I swallow hard, trying not to cry before I answer him. “This is going to be our home for a little while honey. There was a fire at our place, remember? We can’t live there anymore.” I see him wince at the memory and kneel to his level to wrap him in my arms.

“Oh, is Daddy coming to live here too?”

How do I even begin to explain to a five year old that his daddy tried to kill him? That we’ll never see him again? And if by chance he does happen to see his father, he needs to run in another direction and hide?

“What about my toys? Can we bring those here?”

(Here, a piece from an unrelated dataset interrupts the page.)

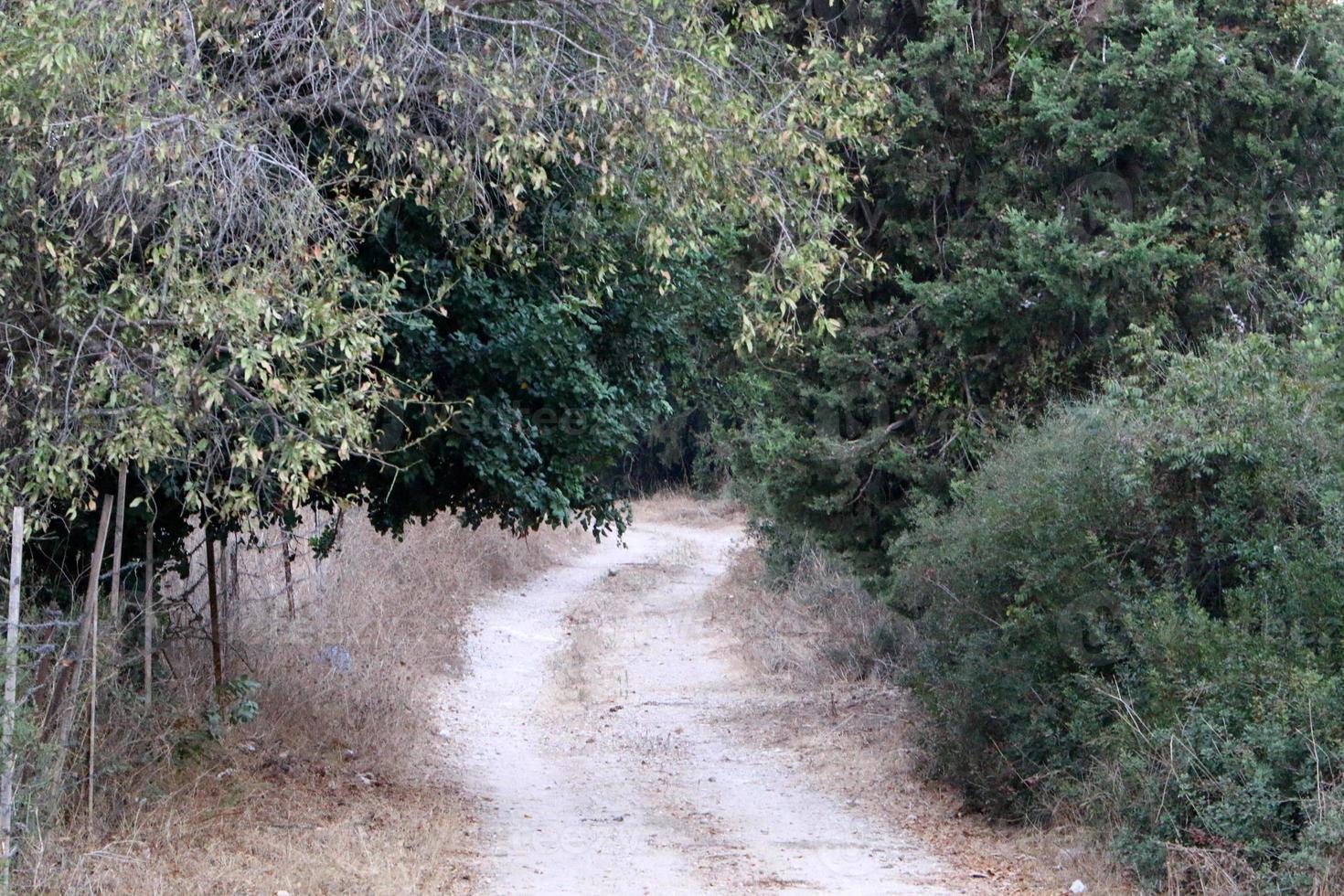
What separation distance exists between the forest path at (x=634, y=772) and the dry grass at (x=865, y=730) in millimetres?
289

My heart breaks a little more that Ricky lost all of his favourite things. Possessions shouldn’t mean much when we’re alive, safe and well, but to Ricky they meant a great deal. He took solace in them when his father was being an asshole and would pay him no attention. When it was safer to stay out of sight and speak only when being spoken to. Hopefully, I can give him that comfort freely now that Joseph isn’t here to try and stop me. No one will ever tell Ricky to toughen up again. He’s my baby, and still only a child. He should be fussed over.

“My housemate, Jake, has a pretty bad ass drum kit I’m sure he’ll let you have a go at.” I’m thankful to Luke for distracting him and a smile finally finds my face as I hear Ricky gasp. I know exactly what’s going to come out of his mouth next. Joseph may have a foul mouth but I’ve always taught Ricky how to speak like a gentleman. My son won’t be anything like his so called father.

“Um-mah. You said a naughty word.” Ricky looks back and forth between us, expecting me to reprimand Luke for his behaviour. The thought of sending Luke to the naughty corner has my grin breaking out into laughter.

“So I did. Maybe I deserve a spanking.” He winks at me as he says this and I feel Ricky flinch in my arms.

“It’s okay sweetie pie. No one is getting a spanking.” Joseph threatened him with, 
“I’ll smack your ass boy,”
too many times to count, but I never actually allowed him to do it. Just the threat of it absolutely petrified poor little Ricky. “Let’s go see this drum kit, hey? You can rock out some twinkle, twinkle little star.” I stand back up and take his tiny hand in mine.